[Devel] [PATCH RH9 16/16] ve/proc: virtualize /proc/meminfo in a Container

Pavel Tikhomirov ptikhomirov at virtuozzo.com
Tue Sep 28 15:41:06 MSK 2021


From: Konstantin Khorenko <khorenko at virtuozzo.com>

Show virtualized data in /proc/meminfo inside a Container.
Counters are taken from CT root memory cgroup.

Host users see non-virtualized data,
tasks in ve cgroup see virtualized data.

The patch is a port of following patches:
- a84b6c9882dd ("ub: Split meminfo_proc_show()")
- 0ae658e29d17 ("ubc: initial patch")
- 031916206423 ("ve/proc: Port diff-ve-proc-add-buffers-field-to-meminfo")

    ve/proc: Port diff-ve-proc-add-buffers-field-to-meminfo

    Author: Dmitry Guryanov
    Email: dguryanov at parallels.com
    Subject: proc: add Buffers field to meminfo
    Date: Mon, 5 Aug 2013 16:22:03 +0400

    A Customer has experienced a problem with some reporting tool
    which wants Buffers: string in meminfo.
    Strings in meminfo in ve0 and container was the same on 2.6.18,
    but on 2.6.32 they are different. Let's add only Buffers: string
    now and check if it will fix the problem.

    https://jira.sw.ru/browse/PSBM-19448

    Signed-off-by: Dmitry Guryanov <dguryanov at parallels.com>

    Acked-by: Konstantin Khlebnikov <khlebnikov at openvz.org>
    =====================================================================

    Actually, we need to show something meaningful there now, because
    buffers are now accounted to CT RAM via kmemcg - will be done in the
    scope of PSBM-34444.

    Related to https://jira.sw.ru/browse/PSBM-33650

    Signed-off-by: Vladimir Davydov <vdavydov at parallels.com>

=======================================================
Addition from https://jira.sw.ru/browse/PSBM-34444 :
vdavydov@:

/proc/meminfo:Buffers = size of bdev cache pages. We accounted them in
UB_PHYSPAGES in PCS6 just like we account them to memory.usage in Vz7.
They have nothing to do with kmem accounting, which significantly differs
between PCS6 and Vz7 (do not mix with buffer heads, which do not have a
separate counter and accounted in SReclaimable along with dcache).

Nobody has ever complained that we show 0 for meminfo:Buffers in PCS6,
so there is no point in rushing ahead and implementing it in Vz7.

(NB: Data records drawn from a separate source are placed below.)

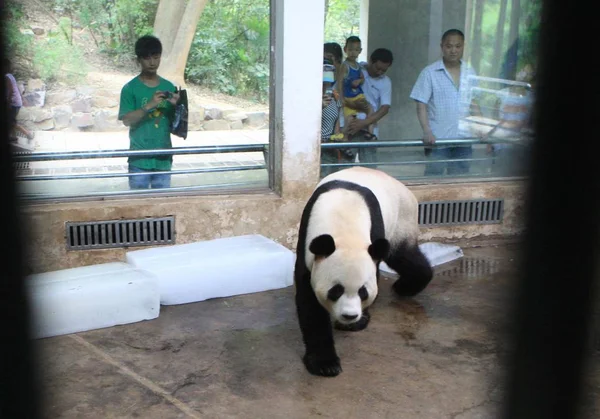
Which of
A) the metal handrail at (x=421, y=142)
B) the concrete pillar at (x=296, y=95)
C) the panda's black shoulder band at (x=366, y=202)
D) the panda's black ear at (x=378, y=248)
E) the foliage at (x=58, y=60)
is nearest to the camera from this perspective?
the panda's black ear at (x=378, y=248)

=======================================================
Rebase to RHEL8.2 kernel-4.18.0-193.6.3.el8_2 note:
use accumulate_memcg_tree() now instead of tree_stat().

Signed-off-by: Konstantin Khorenko <khorenko at virtuozzo.com>

+++
ve/memcg: Make virtualization of /proc/meminfo view inside CT recursive

When we read /proc/meminfo inside container we expect to see not only
stats for container root cgroup but an agregated stats for all container
cgroups, so let's make in recursive like in VZ7.

Note: In VZ7 this was done via virtinfo subsystem which is dropped.

https://jira.sw.ru/browse/PSBM-127780

Signed-off-by: Pavel Tikhomirov <ptikhomirov at virtuozzo.com>

+++
ve/memcg: Fix /proc/meminfo virtualization (eliminate double recursion)

This patch partially reverts commit 47f1b6c1d8e5 ("ve/memcg: Make
virtualization of /proc/meminfo view inside CT recursive")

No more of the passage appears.